Work instruction 1 ▸
Answer these from the forum thread about the Audi A6 transmission:
(a) Which engine does Snowhere say is the only way to get a stick?
(b) Which years does Massboykie say the C5 came with a 6 speed?
(c) Which engine does Massboykie say only came in tip?
Work instruction 2 ▸
Continue the forum thread about the Audi A6 transmission from the point where it stops.

Extract provided ▸
*** Begin section ***

# A6 tranny???



## eurovseuro (Aug 5, 2008)

Im looking to buy a a6 audi. 1999 -2004. 
Did they make a manual transmission for this model?
how are the automatic models. good or bad??
Thanks


----------



## Snowhere (Jul 27, 2007)

*Re: A6 tranny??? (eurovseuro)*

I believe the only way to get a stick is with the 2.7TT engine, or swapping one in yourself.
Tips are tips, more livable then the typical auto tranny, but I tend to forget I am in a certain gear when I use it in tip mode. Then again, when I hit Denver or Colorado Springs traffic, I don't mind the tip. Never the less, if I could of gotten a stick with the avant, I would of.


----------



## eurovseuro (Aug 5, 2008)

*Re: A6 tranny??? (Snowhere)*

thanks for your response http://****************.com/smile/emthup.gif http://****************.com/smile/emthup.gif 
i guess i could live with the automatic


----------



## Massboykie (Aug 15, 2006)

*Re: A6 tranny??? (eurovseuro)*


_Quote, originally posted by *Snowhere* »_...get a stick is with the 2.7TT engine, or swapping one in yourself.

Hey Euro
Nope that is incorrect. The C5 came with a 6 speed from 2002 to 2004. I am not sure about earlier than that (pre-facelift). The S-line came out in 2004, and incidently only came with the tip-tronic. No idea why...
If you can get your hands on a 2002, 2003 or 2004 (post facelift) A6 with the sport suspension and sport seats all you would need to buy to make it a manual "S-line" is the rear spoiler and S-line badges








Here's some homework...
http://www.vaglinks.com/Docs/A...T.pdf
http://www.vaglinks.com/Docs/A...s.pdf
http://www.vaglinks.com/Docs/A...T.pdf
The 4.2 only came in tip, so that might be what Snowwhere was thinking about. Someone on here recently converted a 4.2 to manual, as an fyi.
Hope that helps.
Cheers
Massboykie


----------



## zymol75 (Jun 23, 2007)

*** End section ***

Data to examine ▸
*** Begin section ***

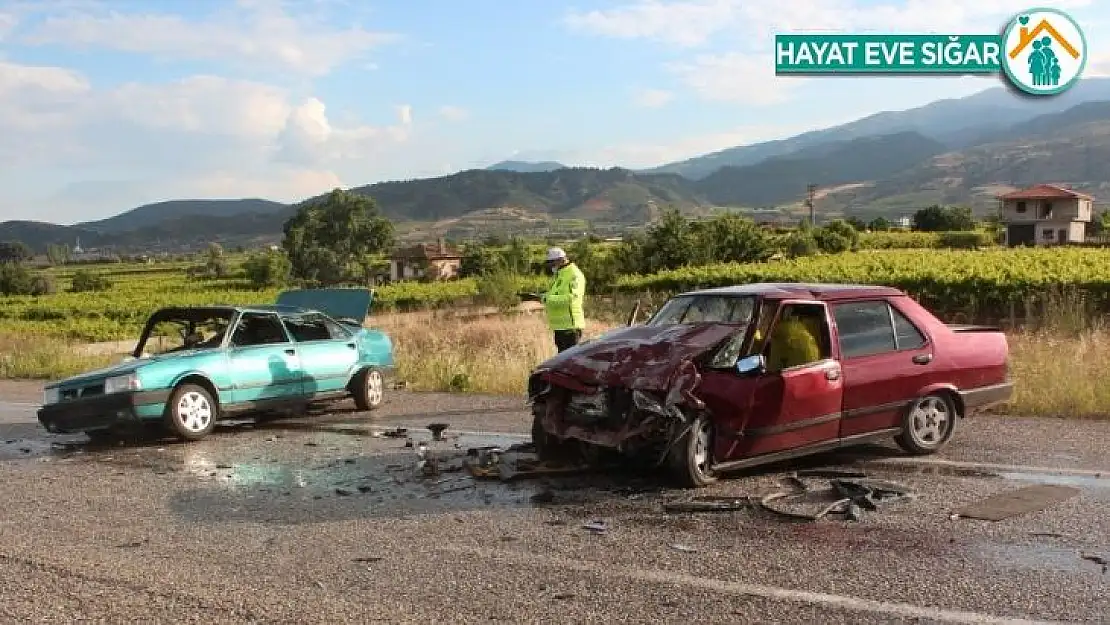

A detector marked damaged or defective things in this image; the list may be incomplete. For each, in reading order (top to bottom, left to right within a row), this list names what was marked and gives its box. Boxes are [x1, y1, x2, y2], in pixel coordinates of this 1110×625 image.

damaged teal hatchback [38, 288, 396, 438]
detached car hood [536, 324, 744, 392]
wrecked red sedan [528, 282, 1016, 488]
shattered car debris [528, 282, 1016, 488]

*** End section ***

Answer box 1 ▸
(a) The 2.7TT engine
(b) 2002 to 2004
(c) The 4.2

Answer box 2 ▸
Also to consider. Level10 performance offers a bullitproof tranny they call th "Animal" I am putting their whole system in my 99 A6 Avant 2.8. My car's trans crapped out (big surprise there??) so I have to replace it anyway. 
Also I've been told APR has a flash for the TCM to drop the shift delay in Tip mode but I think Level 10's TCM is Performance flashed anyway. Check it out @ http://www.levelten.com/store/audi.htm


----------



## Snowhere (Jul 27, 2007)

*Re: A6 tranny??? (Massboykie)*

Thanks Massboykie, I did not know that about the 3.0. http://****************.com/smile/emthup.gif Do you know if that tranny is downward compatibly?


----------



## masboykie (Feb 24, 2004)

*Re: A6 tranny??? (Snowhere)*

Hey Snowhere
Not a problem. Not sure about the compatibility though. I can have a look in ETKA to see if I can find it on one of the other models.
Cheers
Massboykie


----------



## rageman (Mar 15, 2007)

Are you saying the 3.0 was available in the US with a manual transmission? I wasn't aware of that.
Pre-facelift 2.7t came with a 6-spd manual; 2.8 was available with a 5-spd manual, but good luck finding one. None were available in avant form AFAIK.


----------



## Massboykie (Aug 15, 2006)

*Re: (rageman)*

Hey Rage
Nope I meant in terms of putting a 6speed on a 3.0. Not sure if that was what the question was. As far as the avant... I think you are right about them only being tips. I've only seen 6 speeds on the 2.7 allroad not the regular Avant.
Cheers
Massboykie


----------



## eurovseuro (Aug 5, 2008)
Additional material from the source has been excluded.